**What you need to do**
Rewrite the lines below, starting at the line that has "Given the image, is" and stopping after the last line. Replace "rough bark texture" with "tree trunk surface" and leave everything else unchanged.

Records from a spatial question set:
———

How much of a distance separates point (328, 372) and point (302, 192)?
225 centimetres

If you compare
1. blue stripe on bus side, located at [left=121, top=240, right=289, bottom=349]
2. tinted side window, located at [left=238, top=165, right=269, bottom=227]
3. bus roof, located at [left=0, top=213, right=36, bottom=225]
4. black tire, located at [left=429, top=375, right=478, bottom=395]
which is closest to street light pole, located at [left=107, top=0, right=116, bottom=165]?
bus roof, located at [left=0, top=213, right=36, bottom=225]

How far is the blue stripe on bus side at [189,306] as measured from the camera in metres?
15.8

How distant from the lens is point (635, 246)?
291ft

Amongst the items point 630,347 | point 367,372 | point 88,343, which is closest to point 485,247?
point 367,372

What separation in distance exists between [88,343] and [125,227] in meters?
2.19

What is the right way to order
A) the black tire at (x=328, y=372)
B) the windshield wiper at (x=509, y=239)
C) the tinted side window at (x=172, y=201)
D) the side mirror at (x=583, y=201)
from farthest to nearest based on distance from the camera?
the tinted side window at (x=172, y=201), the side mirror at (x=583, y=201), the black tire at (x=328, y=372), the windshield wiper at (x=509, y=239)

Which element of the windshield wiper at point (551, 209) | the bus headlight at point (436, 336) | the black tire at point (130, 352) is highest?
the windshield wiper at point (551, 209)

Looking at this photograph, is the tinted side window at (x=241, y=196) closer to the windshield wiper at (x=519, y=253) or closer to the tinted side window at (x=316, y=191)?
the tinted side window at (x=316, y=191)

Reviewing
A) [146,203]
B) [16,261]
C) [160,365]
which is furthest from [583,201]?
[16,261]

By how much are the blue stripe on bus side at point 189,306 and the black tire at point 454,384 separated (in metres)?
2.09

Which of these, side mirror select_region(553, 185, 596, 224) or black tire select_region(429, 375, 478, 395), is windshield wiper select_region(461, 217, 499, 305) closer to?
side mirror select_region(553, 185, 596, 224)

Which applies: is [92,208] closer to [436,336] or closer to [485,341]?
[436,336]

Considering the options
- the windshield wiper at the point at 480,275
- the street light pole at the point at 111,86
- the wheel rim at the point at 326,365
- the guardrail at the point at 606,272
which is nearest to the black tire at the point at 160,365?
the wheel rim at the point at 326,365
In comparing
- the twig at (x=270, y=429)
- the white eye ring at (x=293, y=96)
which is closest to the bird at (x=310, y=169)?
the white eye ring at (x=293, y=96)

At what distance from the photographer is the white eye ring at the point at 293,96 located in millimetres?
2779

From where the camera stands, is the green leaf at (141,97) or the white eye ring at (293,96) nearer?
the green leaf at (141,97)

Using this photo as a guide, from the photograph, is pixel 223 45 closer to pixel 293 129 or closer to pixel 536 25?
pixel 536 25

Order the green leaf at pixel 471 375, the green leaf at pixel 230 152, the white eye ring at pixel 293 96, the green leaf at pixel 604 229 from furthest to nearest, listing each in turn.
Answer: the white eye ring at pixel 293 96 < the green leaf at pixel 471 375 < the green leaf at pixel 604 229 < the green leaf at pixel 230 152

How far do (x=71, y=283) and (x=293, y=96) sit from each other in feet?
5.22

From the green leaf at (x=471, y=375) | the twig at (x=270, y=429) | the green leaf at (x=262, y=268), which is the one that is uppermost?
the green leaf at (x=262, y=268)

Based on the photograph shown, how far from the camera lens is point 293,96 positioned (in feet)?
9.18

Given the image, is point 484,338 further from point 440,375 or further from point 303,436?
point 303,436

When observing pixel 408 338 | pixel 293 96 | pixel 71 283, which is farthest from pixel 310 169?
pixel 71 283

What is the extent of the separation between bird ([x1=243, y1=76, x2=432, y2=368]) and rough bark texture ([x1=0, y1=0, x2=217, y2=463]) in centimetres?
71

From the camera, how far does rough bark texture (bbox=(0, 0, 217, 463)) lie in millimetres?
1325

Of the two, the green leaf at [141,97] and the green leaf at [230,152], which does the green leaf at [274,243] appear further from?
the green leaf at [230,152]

———

**Exercise response**
Given the image, is point 484,338 further from point 440,375 or further from point 303,436?
point 303,436

When observing pixel 408 338 | pixel 293 96 | pixel 71 283, which is farthest from pixel 310 169?
pixel 71 283

What is the extent of the separation between bird ([x1=243, y1=76, x2=432, y2=368]) and tree trunk surface ([x1=0, y1=0, x2=217, y2=463]) in centimetres?
71

From the camera, how far does tree trunk surface (bbox=(0, 0, 217, 463)) lie in millimetres?
1325

Of the two, the green leaf at [141,97] and the green leaf at [230,152], which does the green leaf at [274,243] appear further from?
the green leaf at [230,152]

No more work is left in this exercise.